The only common property of progestogens that unites them into one pharmacological group is their ability to interact with progestogen receptors and have a progestogen effect. Drospirenone (chemical name: 6b, 7b, 15b, 16b-dimethylene-3-oxy-17a-pregn- 4-ene-21, 17-carbolactone) is a progestogen, a derivative of 17a-spirolactone, with the pharmacodynamic properties of natural progesterone (Figure 4). Ovulation suppression is achieved with the use of drospirenone at a daily dose of 3mg. The need for such a dose is explained by the absence of an ethynyl radical in the drospirenone molecule and, as a result, a milder effect on progesterone receptors compared to progestogens containing an ethynyl radical, which are dosed in micrograms per day. The absence of an ethynyl radical in the drospirenone molecule increases its safety, as it excludes the inhibition of cytochrome P-450 in the liver, which is characteristic of ethylated progestogens. Perhaps it was the molecular structural differences between progesterone and drospirenone that made it possible to avoid the immune response when using the proposed oral contraceptive./

Figure 4:Molecular structure of progesterone, spironactone and drospirenone.


The problem of APD is widespread among women of reproductive age in different countries.

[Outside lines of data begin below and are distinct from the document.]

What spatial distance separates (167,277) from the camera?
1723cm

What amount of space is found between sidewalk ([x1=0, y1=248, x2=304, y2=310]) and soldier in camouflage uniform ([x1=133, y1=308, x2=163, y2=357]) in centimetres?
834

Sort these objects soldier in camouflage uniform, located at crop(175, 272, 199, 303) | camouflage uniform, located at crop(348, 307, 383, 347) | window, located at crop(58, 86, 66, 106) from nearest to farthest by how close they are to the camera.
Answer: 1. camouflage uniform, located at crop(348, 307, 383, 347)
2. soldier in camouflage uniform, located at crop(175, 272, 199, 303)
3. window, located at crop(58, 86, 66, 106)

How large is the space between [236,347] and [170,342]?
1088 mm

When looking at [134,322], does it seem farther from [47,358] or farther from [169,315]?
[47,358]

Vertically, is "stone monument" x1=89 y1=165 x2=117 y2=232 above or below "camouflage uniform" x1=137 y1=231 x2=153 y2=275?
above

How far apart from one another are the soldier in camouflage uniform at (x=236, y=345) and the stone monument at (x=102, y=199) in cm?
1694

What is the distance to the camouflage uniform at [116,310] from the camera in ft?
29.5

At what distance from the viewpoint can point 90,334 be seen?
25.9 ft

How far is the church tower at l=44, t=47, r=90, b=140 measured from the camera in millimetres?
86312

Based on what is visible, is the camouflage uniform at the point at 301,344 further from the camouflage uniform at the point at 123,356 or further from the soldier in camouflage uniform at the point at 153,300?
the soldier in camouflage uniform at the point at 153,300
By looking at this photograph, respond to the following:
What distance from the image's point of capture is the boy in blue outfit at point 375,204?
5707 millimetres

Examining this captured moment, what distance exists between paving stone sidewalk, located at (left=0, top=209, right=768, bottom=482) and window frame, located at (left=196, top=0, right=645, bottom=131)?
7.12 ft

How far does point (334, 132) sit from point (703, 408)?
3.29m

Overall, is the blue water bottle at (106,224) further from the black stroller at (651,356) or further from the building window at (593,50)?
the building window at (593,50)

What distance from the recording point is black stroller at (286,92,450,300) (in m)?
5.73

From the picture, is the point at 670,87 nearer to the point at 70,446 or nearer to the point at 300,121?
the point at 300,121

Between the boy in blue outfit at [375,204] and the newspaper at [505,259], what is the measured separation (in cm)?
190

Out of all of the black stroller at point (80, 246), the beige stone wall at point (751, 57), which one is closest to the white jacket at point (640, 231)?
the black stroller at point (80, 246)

Its statistics are difficult. Diagnostics is not carried out due to the lack of diagnostic algorithms in most medical organizations, as well as test systems for laboratory diagnostics and skin allergy tests. Also, the principles of therapy have not been developed, especially in patients who have not realized their reproductive function. The use of oral contraceptives in such patients is considered unacceptable, despite the fact that the composition of oral contraceptives is fundamentally different precisely in the progestin component, and there are drugs that include progestins with a different molecular structure, which means they are unable to provoke APD symptoms. In addition, given the pathogenesis of the condition and the fact that in some patients the onset of the disease begins precisely with the use of COCs, it makes sense to think that drugs containing progestins with a molecular structure different from progesterone can be used as a prevention of the early onset of APD before the first pregnancy and childbirth.